An interface to Stanford's CoreNLP toolkit via the corenlp-python bindings.
DEPRECATION NOTICE This package is not currently being maintained for current versions of julia. If you have interest in getting it working, feel free to raise issues.
State-of-the-art dependency parsing, part-of-speech tagging, coreference resolution, tokenization, lemmatization, and named-entity recognition for English text.
You must have Python 2.7 installed in a place where PyCall can find it. The Enthought distribution has proven problematic, but Anaconda works fine.
- Install CoreNLP.jl from the Julia REPL:
Pkg.clone("CoreNLP")
- Download the CoreNLP package and unzip it to a location of your choosing. Direct download link: Version 3.3.1.
Interactive mode (uses CoreNLP's command-line interface behind the scenes, suitable for parsing ~20 sentences or less):
> using CoreNLP
> corenlp_init("/Users/malmaud/stanford-corenlp-full-2014-01-04") # Replace this with wherever you extracted Stanford's CoreNLP toolkit to. This may take a few minutes to execute as the large statistical language models are loaded into memory.
> my_parse = parse("This is a simple sentence. We will see how well it parses.")
> my_parse.sentences[2].dep_parse # The dependency parse for the second sentence. The first two numbers are the index of the child and parent word token.
DepParse([DepNode(3,0,"root"),DepNode(1,3,"nsubj"),DepNode(2,3,"aux"),DepNode(4,5,"advmod"),DepNode(5,7,"advmod"),DepNode(6,7,"nsubj"),DepNode(7,3,"ccomp")])
> my_parse.sentences[2].words[3] # The third word token in the second sentence, with all its annotations
Word("see","see","O","VB")
> my_parse.corefs[1].mentions # The set of all mentions that correspond to my_parse.corefs[1].repr (The representative mention), identified by a (sentence, word-start, word-end) address. The last coordinate is of the root word of the coference.

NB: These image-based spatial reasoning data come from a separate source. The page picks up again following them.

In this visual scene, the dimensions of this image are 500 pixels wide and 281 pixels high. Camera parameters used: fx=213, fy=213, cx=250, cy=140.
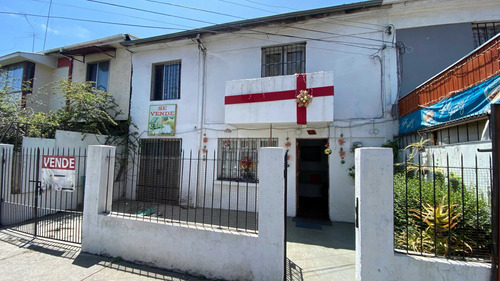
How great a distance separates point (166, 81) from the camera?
8.56 metres

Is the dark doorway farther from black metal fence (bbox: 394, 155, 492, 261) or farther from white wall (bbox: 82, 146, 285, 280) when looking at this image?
white wall (bbox: 82, 146, 285, 280)

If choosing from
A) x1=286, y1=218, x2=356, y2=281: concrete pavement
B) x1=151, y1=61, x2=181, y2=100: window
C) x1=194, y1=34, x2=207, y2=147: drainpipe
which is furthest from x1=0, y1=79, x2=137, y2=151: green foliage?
x1=286, y1=218, x2=356, y2=281: concrete pavement

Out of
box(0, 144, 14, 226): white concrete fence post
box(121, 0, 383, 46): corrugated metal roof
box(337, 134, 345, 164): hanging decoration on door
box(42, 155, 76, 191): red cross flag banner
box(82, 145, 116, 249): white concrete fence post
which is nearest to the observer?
box(82, 145, 116, 249): white concrete fence post

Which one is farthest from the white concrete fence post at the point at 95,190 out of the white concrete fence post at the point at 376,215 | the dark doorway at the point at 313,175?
the dark doorway at the point at 313,175

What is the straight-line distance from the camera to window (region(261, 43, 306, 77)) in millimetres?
7090

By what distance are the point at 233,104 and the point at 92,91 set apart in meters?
6.13

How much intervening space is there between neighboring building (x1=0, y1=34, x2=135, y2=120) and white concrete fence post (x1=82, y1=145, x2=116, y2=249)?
517 cm

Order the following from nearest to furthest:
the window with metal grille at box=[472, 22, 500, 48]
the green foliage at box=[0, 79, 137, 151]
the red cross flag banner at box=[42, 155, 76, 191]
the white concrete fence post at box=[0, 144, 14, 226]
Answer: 1. the red cross flag banner at box=[42, 155, 76, 191]
2. the white concrete fence post at box=[0, 144, 14, 226]
3. the window with metal grille at box=[472, 22, 500, 48]
4. the green foliage at box=[0, 79, 137, 151]

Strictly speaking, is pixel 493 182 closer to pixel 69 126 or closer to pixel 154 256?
pixel 154 256

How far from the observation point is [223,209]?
718 cm

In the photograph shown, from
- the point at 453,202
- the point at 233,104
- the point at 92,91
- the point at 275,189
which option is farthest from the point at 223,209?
the point at 92,91

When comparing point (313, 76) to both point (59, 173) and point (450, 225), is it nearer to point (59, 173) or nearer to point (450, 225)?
point (450, 225)

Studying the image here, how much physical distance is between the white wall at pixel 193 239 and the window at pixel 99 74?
6.75 m

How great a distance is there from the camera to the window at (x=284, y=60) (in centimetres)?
709
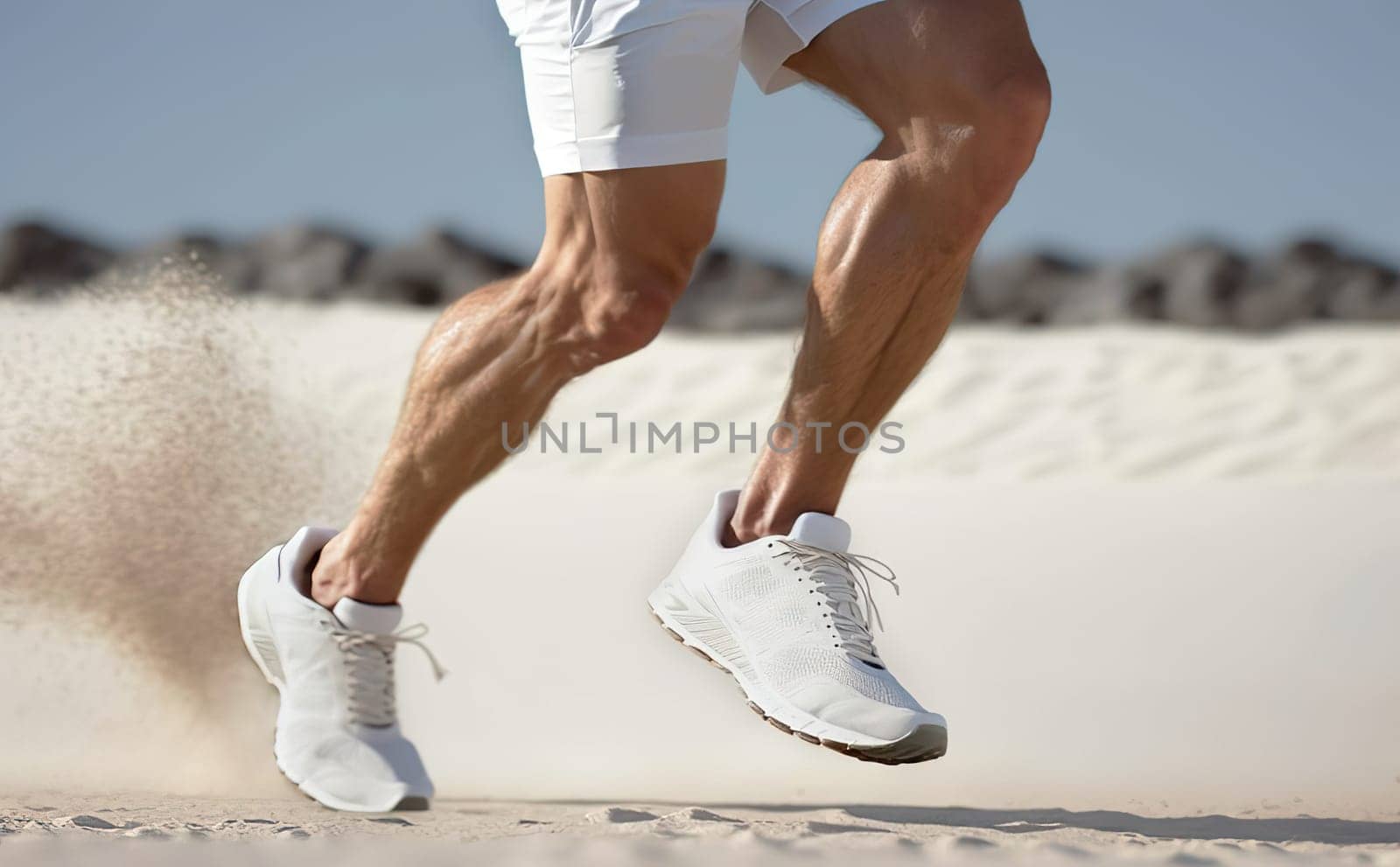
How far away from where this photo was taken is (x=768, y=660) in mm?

2-element Array{Mention,1}:
Mention(1,1,1,1)
Mention(2,6,6,6)
> pprint(my_parse) # Pretty-printing
This outputs
Coreferencing "a simple sentence (Mention(1,3,5,5))":
This (Mention(1,1,1,1))
it (Mention(2,6,6,6))
Sentence 1:
Words:
Word("This","this","O","DT")
Word("is","be","O","VBZ")
Word("a","a","O","DT")
Word("simple","simple","O","JJ")
Word("sentence","sentence","O","NN")
Word(".",".","O",".")
Dependency parse:
sentence <=(root) ROOT
This <=(nsubj) sentence
is <=(cop) sentence
a <=(det) sentence
simple <=(amod) sentence
Sentence 2:
Words:
Word("We","we","O","PRP")
Word("will","will","O","MD")
Word("see","see","O","VB")
Word("how","how","O","WRB")
Word("well","well","O","RB")
Word("it","it","O","PRP")
Word("parses","parse","O","VBZ")
Word(".",".","O",".")
Dependency parse:
see <=(root) ROOT
We <=(nsubj) see
will <=(aux) see
how <=(advmod) well
well <=(advmod) parses
it <=(nsubj) parses
parses <=(ccomp) see
Batch mode (process a directory of files):
> using CoreNLP
> batch_parse("/data/my_files", "/Users/malmaud/stanford-corenlp-full-2014-01-04", memory="8g")
This processes each text file in the folder /data/my_files
and return an array of Annotation
objects, one for each file. The memory
keyword controls how much memory the Java virtual machine is allocated. Each invocation of batch_parse
reloads CoreNLP into memory.